As you consider the future of your child, there are probably some conversations that you’re not too excited about having with him or her. However, these are crucial conversations that can give your child the information that they need and the values you want to share with them.
Below, we detail the psychological must-have conversations for all parents, why they are so important, and some tips for delivering them.
It is critical for your teen to have something at stake in their future. When your teen has something to look forward to, he or she is more likely to consider the consequences of certain actions. Knowing that there is a bright future in front of him or her can better prepare your teen for the next steps. They can also start thinking about how to finance their education, whether through afterschool work, academic scholarships, or athletic scholarships.
Given the opioid epidemic, it is important to talk to kids about drugs and alcohol when they are young. This should be an ongoing conversation that you have with kids, ideally when there are teachable moments, such as learning that a loved one has a drug problem, talking about a news story that comes out, or giving opinions when viewing a show together with your kid. Inform them of the dangers of addiction, especially if there is a family history involving this issue.
Similarly, talk about alcohol, including responsible drinking and what can happen when under the influence.
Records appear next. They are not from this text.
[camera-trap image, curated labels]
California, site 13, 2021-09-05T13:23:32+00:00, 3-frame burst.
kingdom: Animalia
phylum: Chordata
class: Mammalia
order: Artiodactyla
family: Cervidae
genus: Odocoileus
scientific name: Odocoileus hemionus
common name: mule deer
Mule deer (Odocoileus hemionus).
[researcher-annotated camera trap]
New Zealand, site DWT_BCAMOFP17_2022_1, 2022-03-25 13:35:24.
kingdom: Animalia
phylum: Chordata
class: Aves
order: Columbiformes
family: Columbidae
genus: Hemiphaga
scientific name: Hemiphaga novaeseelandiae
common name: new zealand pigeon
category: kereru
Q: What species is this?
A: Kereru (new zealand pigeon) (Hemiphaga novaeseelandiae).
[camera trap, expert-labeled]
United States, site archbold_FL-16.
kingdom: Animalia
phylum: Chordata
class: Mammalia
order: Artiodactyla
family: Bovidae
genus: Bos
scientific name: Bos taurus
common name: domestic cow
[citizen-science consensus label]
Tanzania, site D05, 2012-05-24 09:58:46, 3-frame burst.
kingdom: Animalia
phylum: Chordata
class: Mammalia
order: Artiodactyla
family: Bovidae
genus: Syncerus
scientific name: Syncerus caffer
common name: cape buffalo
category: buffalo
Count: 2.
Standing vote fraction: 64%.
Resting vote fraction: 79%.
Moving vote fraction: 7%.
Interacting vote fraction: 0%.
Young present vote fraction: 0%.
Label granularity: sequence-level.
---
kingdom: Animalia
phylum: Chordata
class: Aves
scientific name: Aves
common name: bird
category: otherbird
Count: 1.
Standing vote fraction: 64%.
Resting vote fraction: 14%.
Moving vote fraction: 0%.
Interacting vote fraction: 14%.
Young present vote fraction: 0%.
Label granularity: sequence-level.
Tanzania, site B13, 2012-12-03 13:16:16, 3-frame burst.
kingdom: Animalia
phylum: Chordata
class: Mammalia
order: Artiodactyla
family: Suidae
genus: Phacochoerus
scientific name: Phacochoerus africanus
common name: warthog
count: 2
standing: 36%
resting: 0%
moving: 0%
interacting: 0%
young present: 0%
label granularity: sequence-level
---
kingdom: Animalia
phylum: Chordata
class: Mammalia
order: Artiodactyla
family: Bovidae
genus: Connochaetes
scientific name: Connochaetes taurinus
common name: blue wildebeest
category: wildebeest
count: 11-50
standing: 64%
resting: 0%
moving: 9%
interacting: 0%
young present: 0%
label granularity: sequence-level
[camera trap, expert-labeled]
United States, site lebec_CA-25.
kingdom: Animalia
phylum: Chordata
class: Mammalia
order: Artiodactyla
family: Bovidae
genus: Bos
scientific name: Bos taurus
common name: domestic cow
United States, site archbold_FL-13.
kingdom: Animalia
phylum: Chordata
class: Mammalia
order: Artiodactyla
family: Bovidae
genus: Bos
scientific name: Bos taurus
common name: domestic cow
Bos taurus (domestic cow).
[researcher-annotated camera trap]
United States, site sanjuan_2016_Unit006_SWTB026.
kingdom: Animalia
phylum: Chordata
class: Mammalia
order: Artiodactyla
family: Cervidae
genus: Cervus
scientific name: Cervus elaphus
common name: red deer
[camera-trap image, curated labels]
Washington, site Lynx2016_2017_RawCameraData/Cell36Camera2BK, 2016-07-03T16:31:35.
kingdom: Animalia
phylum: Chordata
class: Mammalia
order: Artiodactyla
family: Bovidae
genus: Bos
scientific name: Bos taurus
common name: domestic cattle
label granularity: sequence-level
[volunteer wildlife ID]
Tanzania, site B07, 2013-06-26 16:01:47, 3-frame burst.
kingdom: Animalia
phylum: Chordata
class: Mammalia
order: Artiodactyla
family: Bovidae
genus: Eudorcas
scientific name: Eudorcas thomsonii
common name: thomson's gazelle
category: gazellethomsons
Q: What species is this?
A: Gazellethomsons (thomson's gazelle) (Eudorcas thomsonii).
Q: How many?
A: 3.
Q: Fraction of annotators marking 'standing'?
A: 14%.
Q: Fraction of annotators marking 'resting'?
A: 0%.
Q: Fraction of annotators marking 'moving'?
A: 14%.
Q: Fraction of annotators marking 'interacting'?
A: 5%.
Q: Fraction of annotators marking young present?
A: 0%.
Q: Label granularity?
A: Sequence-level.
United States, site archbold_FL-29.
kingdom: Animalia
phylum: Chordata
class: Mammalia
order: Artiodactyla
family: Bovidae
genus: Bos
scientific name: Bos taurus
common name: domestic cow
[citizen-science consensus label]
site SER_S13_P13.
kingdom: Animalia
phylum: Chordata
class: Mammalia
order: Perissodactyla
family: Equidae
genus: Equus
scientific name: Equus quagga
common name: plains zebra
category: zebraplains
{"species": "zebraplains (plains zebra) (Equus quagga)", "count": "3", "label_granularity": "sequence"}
As your teen gets old enough to drive, inform them of the consequences of drinking and driving. Safety should always come first.
It used to be that kids who wanted to be rebellious would sneak a cigarette or two. Now, they use a colorless, odorless method through vaping that might be harder to catch. Since vaping is a relatively new phenomenon, there is not as much information out there about its dangers. However, it is dangerous, and it’s important that your teen know about these dangers and not listen to classmates who might not have the latest medically- and scientifically-backed information.
Bullying can begin at early ages, even sometimes when kids are in daycare, so it’s never too young to talk about bullying. Some parents are surprised to find out that their own children are the bullies. The best way to avoid this outcome is to start planting the seeds of awareness of bullying early. Be explicit in your explanations about bullying and how not to be one. Raising your child with good values such as empathy and compassion can go a long way toward preventing them from becoming a bully, as well as how to step up for other kids who they witness being bullied. Keep the lines of communication open with your kids so they will feel comfortable coming to you if they ever encounter bullying.
A particular concern for many kids today is cyberbullying. Behind a computer screen, they may feel a sense of anonymity, which can embolden them to say and do things they otherwise would not. Some cyberbullying has gone so far that it has caused teens to commit suicide. More than 40% of kids report being bullying online and 90% say that they have witnessed bullying on social media but have ignored it. More than half of cyberbullying victims do not report the harassment to a parent or authority figure.
Here are some warning signs and how to detect cyberbullying:
There is also no age that is too young to start talking about sex with your kids. At an early age, they should understand their bodies and properly describe body parts. Explain things to your kids in an age-appropriate manner and in a way that they can understand. Your conversations when they are very young may be very different than they are when your teens hit puberty. Younger conversations may include the classic birds and bees conversation while older kids may hear about safe sex, pregnancy, and sexual crimes.
While you are on the subject of sex, you will also need to discuss bodily autonomy with your kids. Your kids should understand that their bodies are their own. Explain to them some of the feelings that they might develop. Also, explain the difference between good touching and not touching. Unfortunately, many instances of sexual abuse occur when children are very young and may not understand what is happening to them.
Children should understand that their bodies are their own. Others should not be telling your kids what is okay to do with their bodies. Your children should understand that they can always say “no” and that they do not have to be pressured into doing something with their body that they are not comfortable with. Your kids should know that they can come to you if someone has made them feel uncomfortable or has touched them in an inappropriate way.
As your children get older, you will also want to talk to them about parties and how to avoid problems like date rape drugs. Teach your kids not to leave a drink unaccompanied and the dangers of drinking or doing drugs. This is a conversation you need to have with your sons, as well as your daughters. Both should clearly understand that “no” means “no” and understand what consent really means.
In previous generations, you may have made mistakes growing up, but you didn’t have those mistakes plastered online for millions to see. Today’s kids have grown up with the internet. For this reason, it’s vital that your kids understand how to be safe online. Some things to address include:
Also, be sure you discuss privacy settings with your kids so that unwanted people do not have access to their profiles, pictures, or posts while acknowledging that this is not fool proof. Be sure they also know not to post private information about themselves or their location.
Although the topics above can be tough to discuss with your teens, they are all vital. It is far better for your kids to hear the truth from you rather than from their friends or the internet. Many of these conversations should be small talks that build on each other as your kids grow up, rather than as one “big talk.” The most important thing you want to impress on your kids is that they can come to you for accurate information and guidance, no matter how uncomfortable the topic might seem.